Estas medidas existem porque a perda de musgo numa turfeira equivale a retirar uma peça essencial do ciclo da água e da guarda natural de carbono, fragilizando ecossistemas que demoram décadas a recuperar.

Mesmo onde a lei não impõe proibição direta, a apanha de musgo deve ser evitada. Estas comunidades são muito sensíveis ao pisoteio e à remoção da camada viva que retém a humidade. Cada porção retirada corresponde a anos de crescimento, que tardam em recompôr-se, e reduz a capacidade do solo para conservar água nas estações secas.

A recolha para fins decorativos, sobretudo na época natalícia, é uma das causas de regressão de várias populações, razão pela qual o ICNF e outros organismos apelam há anos para que não se arranque musgo para construir presépios e outros ornamentos.

A conservação começa em gestos simples. Caminhar com cuidado em zonas húmidas. Evitar a recolha de musgos e ensinar os mais jovens a reconhecê-los como guardiões de água e de quietude. Respeitar as áreas protegidas e seguir as orientações locais.

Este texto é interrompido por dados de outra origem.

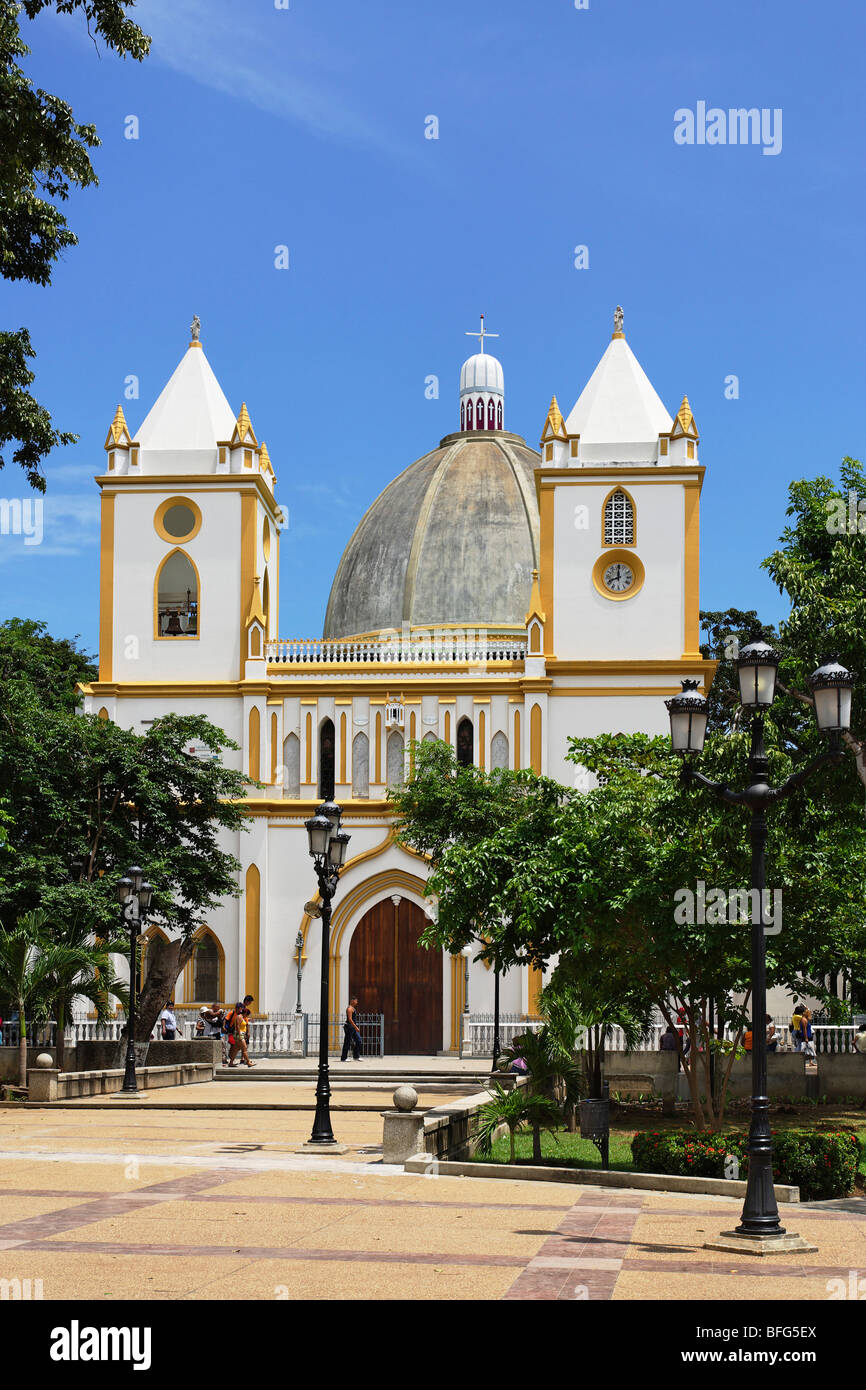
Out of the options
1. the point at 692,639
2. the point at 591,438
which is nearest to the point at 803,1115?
the point at 692,639

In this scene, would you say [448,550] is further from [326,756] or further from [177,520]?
[326,756]

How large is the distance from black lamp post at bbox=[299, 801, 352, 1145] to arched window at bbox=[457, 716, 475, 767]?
63.9 feet

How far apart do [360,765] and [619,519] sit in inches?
337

Apoiar projetos de recuperação de turfeiras e participar em atividades de ciência cidadã que registam a presença de espécies vulneráveis. Cada gesto reforça a teia frágil que sustenta estes seres antigos. Ao protegermos o musgo, protegemos um pedaço profundo do tempo e do clima.

Guardamos não só as espécies raras que vivem nas margens salinas de Castro Marim ou nos prados encharcados das ilhas, mas também a esperança de que a terra pode permanecer fértil, fresca e viva, se escutarmos estes pequenos testemunhos verdes que nos pedem apenas respeito e atenção.

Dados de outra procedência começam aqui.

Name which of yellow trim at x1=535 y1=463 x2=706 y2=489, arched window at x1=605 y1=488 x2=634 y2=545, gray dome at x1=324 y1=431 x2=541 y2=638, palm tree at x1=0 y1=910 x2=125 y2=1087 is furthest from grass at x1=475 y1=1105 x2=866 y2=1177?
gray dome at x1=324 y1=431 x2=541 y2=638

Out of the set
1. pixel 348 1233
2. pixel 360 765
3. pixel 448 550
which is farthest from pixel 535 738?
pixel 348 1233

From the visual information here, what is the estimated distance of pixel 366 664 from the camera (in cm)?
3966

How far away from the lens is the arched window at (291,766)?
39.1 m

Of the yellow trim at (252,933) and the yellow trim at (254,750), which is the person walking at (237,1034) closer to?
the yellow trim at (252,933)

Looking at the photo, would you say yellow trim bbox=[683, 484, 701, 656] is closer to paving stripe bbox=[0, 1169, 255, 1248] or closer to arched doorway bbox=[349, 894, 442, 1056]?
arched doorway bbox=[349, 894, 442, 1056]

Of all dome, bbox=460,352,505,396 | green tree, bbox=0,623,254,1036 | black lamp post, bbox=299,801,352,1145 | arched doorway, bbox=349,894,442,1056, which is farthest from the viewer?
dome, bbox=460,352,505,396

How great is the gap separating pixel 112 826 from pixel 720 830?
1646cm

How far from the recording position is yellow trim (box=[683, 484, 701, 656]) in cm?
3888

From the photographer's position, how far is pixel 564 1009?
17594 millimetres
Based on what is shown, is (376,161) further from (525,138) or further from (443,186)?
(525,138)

Há sempre um caminho simples para honrar o musgo sem o ferir. A cortiça que imita a terra intacta, as pinhas caídas que a floresta oferece sem perda, as rodelas de fruta seca que iluminam o inverno, os pequenos ramos de poda que ainda guardam o perfume do campo e até os presépios de madeira ou feltro que duram uma vida inteira.

São alternativas usadas em muitos lugares do mundo, recordam-nos que a verdadeira beleza não precisa de arrancar nada ao manto húmido das ravinas. Se escolhermos materiais que encontramos no solo sem causar dano, tecidos que se reutilizam, plantas vivas que continuam connosco depois de dezembro, cada presépio transforma-se num sinal simples de cuidado.

Também as autarquias podem dar o exemplo, lembrando às comunidades que a proteção do musgo começa nos gestos de todos. Em muitos lugares do país erguem-se, por esta altura, centenas de presépios que celebram a criatividade das escolas, associações e famílias.

Se cada junta, câmara ou instituição incluir nos seus regulamentos a proibição do uso de musgo verdadeiro e premiar as propostas que recorrem a materiais sustentáveis, estará a transformar a tradição num exercício de preservação.

Assim, o presépio deixa de ser apenas um adorno de inverno e passa a ser uma forma de ensinar que a beleza não precisa de ferir o solo nem de remover o que faz falta aos aquíferos e à vida que neles se apoia.

Quando o poder local valoriza quem protege, a comunidade aprende que preservar o musgo é também preservar a água, o território e o futuro. E assim, poupando o musgo a uma prática descuidada, deixamos no solo a frescura de que ele precisa para continuar a guardar água, carbono e vida.